Let’s talk about how IoT's expanding data exchange will challenge traditional enterprise security’s approach to securing M2M communications.
Corporate IT environments are seeing connections from a greater variety and number of machines. For instance, it's estimated that the total number of mobile machines will increase from 11.062 million in 2016 to over 16 million in 2020. Newer devices such as phablets and updated laptop versions will help drive this progress.
While bolstering organizations' business agility and flexibility, such a proliferation in number and type of mobile machines presents a challenge to organizations. Each device and application requires its own machine identity to operate securely within the enterprise. IT teams, in turn, use this identity to track a device for vulnerabilities and monitor it for suspicious behavior. With the growth of mobile devices, IT teams must inventory and monitor a larger array of machines in order to defend the corporate environment against digital security threats.
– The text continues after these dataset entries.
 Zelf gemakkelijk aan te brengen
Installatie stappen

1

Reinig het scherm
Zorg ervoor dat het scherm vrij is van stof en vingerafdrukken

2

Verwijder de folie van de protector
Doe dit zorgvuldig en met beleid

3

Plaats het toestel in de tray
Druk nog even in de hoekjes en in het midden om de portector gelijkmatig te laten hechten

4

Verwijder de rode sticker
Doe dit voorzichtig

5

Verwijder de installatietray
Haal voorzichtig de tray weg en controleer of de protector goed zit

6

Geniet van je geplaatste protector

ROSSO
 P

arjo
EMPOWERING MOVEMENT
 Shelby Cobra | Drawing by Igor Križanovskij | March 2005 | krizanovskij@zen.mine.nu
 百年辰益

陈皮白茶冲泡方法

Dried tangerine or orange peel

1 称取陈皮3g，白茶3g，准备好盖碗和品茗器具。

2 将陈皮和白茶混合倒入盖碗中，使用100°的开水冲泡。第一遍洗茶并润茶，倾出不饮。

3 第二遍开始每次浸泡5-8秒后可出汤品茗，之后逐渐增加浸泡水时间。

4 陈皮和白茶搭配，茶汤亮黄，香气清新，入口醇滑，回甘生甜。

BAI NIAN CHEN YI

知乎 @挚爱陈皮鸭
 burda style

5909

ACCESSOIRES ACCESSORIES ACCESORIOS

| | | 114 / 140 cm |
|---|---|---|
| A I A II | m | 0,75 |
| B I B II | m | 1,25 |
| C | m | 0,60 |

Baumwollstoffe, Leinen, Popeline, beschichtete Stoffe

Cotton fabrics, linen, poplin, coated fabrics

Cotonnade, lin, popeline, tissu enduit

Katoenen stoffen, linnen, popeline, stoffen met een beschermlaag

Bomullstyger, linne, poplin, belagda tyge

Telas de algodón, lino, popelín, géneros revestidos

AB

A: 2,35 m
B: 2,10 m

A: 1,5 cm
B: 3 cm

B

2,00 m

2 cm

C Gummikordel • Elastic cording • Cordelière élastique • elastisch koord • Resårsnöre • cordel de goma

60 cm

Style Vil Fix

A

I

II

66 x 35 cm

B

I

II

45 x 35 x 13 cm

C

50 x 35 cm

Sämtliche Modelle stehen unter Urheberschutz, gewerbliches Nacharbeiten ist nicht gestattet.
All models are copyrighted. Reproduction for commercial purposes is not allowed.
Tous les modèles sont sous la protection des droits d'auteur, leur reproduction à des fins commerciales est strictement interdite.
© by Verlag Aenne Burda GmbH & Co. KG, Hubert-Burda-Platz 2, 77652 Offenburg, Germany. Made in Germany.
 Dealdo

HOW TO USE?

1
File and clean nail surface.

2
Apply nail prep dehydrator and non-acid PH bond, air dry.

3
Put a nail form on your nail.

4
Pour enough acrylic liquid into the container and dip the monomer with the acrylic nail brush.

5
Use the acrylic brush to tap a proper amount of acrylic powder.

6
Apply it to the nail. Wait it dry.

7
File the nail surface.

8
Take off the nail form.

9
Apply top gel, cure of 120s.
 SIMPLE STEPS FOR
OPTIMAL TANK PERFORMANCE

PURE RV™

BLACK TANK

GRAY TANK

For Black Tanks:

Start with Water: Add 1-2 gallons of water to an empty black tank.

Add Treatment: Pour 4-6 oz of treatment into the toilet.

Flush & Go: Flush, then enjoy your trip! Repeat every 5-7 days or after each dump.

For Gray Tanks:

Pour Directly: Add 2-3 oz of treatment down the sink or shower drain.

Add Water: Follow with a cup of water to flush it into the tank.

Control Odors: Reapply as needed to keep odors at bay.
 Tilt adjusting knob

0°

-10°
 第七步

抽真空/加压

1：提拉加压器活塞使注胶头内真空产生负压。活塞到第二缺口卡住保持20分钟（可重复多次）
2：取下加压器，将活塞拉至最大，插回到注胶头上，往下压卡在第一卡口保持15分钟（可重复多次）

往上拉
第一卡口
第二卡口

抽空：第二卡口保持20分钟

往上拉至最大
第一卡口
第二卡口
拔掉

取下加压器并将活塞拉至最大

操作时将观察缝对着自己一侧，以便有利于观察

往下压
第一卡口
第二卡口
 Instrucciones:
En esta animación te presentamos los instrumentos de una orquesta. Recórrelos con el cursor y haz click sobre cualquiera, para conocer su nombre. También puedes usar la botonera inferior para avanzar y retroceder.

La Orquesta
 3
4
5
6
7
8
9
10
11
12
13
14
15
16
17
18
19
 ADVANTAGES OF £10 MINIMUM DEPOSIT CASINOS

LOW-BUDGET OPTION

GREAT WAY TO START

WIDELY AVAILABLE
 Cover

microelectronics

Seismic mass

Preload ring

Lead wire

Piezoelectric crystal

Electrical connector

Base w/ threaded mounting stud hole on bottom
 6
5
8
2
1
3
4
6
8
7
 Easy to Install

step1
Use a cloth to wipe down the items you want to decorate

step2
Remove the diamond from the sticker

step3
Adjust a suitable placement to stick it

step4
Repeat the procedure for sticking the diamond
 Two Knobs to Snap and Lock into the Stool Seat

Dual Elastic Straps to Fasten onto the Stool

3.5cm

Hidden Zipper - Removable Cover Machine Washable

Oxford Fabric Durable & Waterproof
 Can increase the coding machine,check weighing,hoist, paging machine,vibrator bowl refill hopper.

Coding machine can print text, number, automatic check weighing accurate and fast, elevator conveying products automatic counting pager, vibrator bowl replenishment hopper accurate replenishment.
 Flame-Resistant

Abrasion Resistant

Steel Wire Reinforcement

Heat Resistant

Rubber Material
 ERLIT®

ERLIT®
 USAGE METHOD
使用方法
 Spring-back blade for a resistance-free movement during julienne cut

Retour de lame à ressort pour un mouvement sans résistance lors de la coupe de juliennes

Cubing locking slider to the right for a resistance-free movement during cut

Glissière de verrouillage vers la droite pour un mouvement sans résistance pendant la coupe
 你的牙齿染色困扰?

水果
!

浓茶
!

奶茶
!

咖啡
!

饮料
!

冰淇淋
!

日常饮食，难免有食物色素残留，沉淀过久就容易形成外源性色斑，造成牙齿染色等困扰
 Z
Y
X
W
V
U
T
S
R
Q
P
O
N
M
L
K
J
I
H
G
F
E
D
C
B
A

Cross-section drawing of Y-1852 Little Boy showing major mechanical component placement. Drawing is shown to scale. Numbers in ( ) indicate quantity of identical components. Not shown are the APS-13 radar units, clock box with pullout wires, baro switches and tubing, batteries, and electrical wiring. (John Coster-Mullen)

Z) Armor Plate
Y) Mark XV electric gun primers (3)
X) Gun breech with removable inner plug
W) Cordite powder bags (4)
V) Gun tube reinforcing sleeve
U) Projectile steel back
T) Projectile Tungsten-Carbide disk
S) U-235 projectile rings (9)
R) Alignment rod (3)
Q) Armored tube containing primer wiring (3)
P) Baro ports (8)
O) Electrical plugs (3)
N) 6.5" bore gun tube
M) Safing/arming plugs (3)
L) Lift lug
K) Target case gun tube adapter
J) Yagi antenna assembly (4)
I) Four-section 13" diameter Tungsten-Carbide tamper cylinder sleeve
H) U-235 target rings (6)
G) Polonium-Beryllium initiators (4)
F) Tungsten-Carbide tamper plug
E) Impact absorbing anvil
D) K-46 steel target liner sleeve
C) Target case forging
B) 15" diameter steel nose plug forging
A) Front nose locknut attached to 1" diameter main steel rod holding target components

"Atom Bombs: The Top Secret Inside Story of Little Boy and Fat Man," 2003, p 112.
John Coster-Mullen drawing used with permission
Mobile isn't the only type of machine that's expanding in number and type, however. So too are all those physical devices belonging to the Internet of Things (IoT). Indeed, Gartner predicts the number of IoT devices will surge from just 8.4 billion in 2016 to 25 billion by 2020. Fueled by industrial businesses and governments, which are the largest adopters of IoT, such growth will ultimately help the Internet of Things account for 70 percent of all devices connected to the web.
Embedded electronics, sensors, actuators, and other IoT devices may seem similar to mobile in that they are both physical machines. Even so, they face different security challenges from mobile products in that they do not store data. Instead IoT devices capture data and transmit it to a central location where that information can be sorted and analyzed. Organizations can then leverage that analysis to improve business flow, chase new customers, and adjust their priorities, among other possibilities.
Of course, the challenge is for organizations to secure IoT devices' communication with other machines, especially those used by government entities for critical purposes such as car navigation, health monitoring, and emergency notification systems. Organizations need to identify every IoT device connected to corporate IT environments, assign it a machine identity, and monitor that identity to help protect and authenticate its communication.
That's easier said than done. Given the number and variety of IoT devices now connecting to corporate IT environments, organizations can't manage this machine identity process manually. The only way to secure machine-to-machine communication at machine speed is to automate the process of identifying, automating, and remediating the identities of machines.